Danish social scientist Michael Bang Petersen illuminates the evolutionary foundations and social processes involved in the spread of outright falsehoods.
We utilize the framework of evolutionary psychology, basically trying to understand: Could there be anything adaptive about believing false information? Could this in some way be functional? Is it actually sort of on purpose that false information is believed and spread, rather than being an accident?
In particular he says there might be certain advantages, within one group, to spread misinformation and spread falsehoods, if that can give them an upper hand in the conflict with the other group: group mobilization for conflict, coordination of attention, and signaling commitment.
When you want to mobilize your group, what you need to do is find out that we are facing a problem, and your way of describing that problem needs to be as attention-grabbing as possible before you can get the group to focus on the same thing.
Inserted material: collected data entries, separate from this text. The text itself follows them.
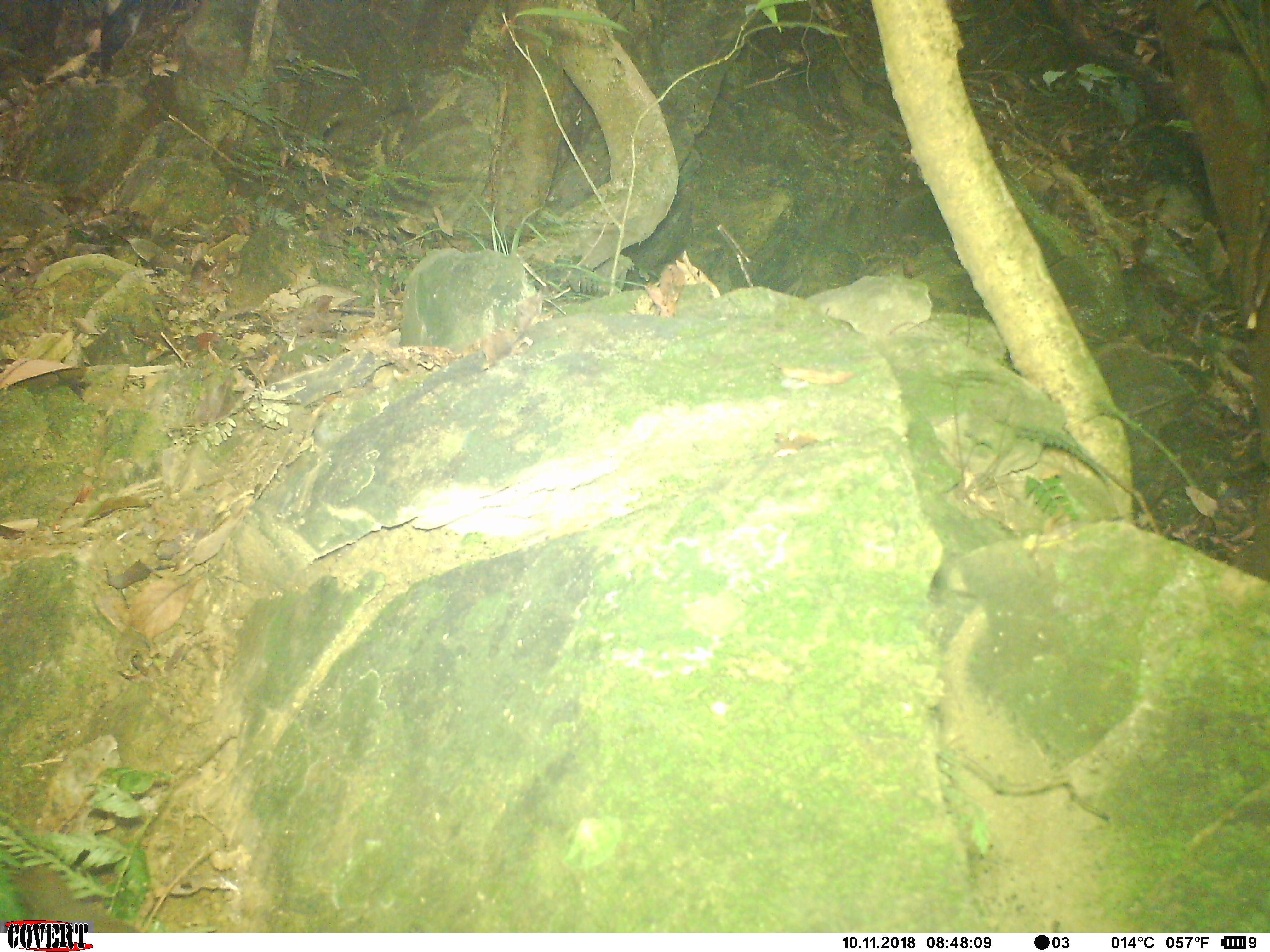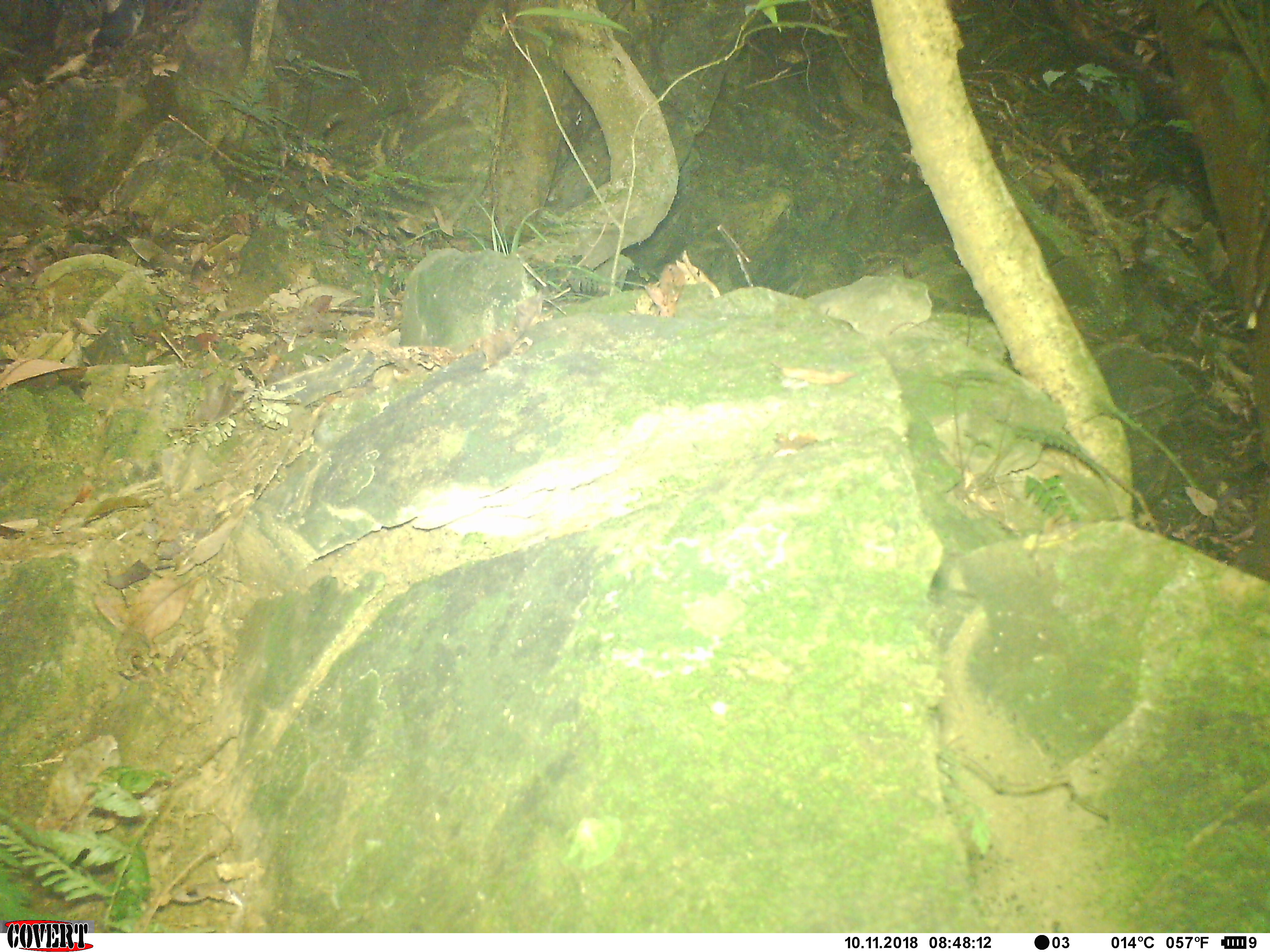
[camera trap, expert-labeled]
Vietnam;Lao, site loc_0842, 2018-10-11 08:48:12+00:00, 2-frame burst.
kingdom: Animalia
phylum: Chordata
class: Aves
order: Passeriformes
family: Turdidae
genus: Geokichla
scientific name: Geokichla sibirica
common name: siberian thrush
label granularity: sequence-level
When social scientists have abandoned the ignorance argument for those kinds of beliefs and looked into social function, then they say, “Well, the social function of these beliefs is to make you feel good about yourself.”
What we are saying is that while it is probably true that these beliefs make you feel good about yourself, that’s not really their function, that’s not their real purpose. We’re saying that evolution doesn’t really care whether you feel good or bad about yourself. Evolution cares about material benefits and, in the end, reproductive benefits. So the beliefs that you have should in some way shape real-world outcomes.
We are arguing that these false beliefs don’t just exist to make you feel good about yourself, but exist in order to enable you to make changes in the world, to mobilize your group and get help from other group members. I think that’s an important point to think more about: What it is that certain kinds of beliefs enable people to accomplish, and not just how it makes them feel.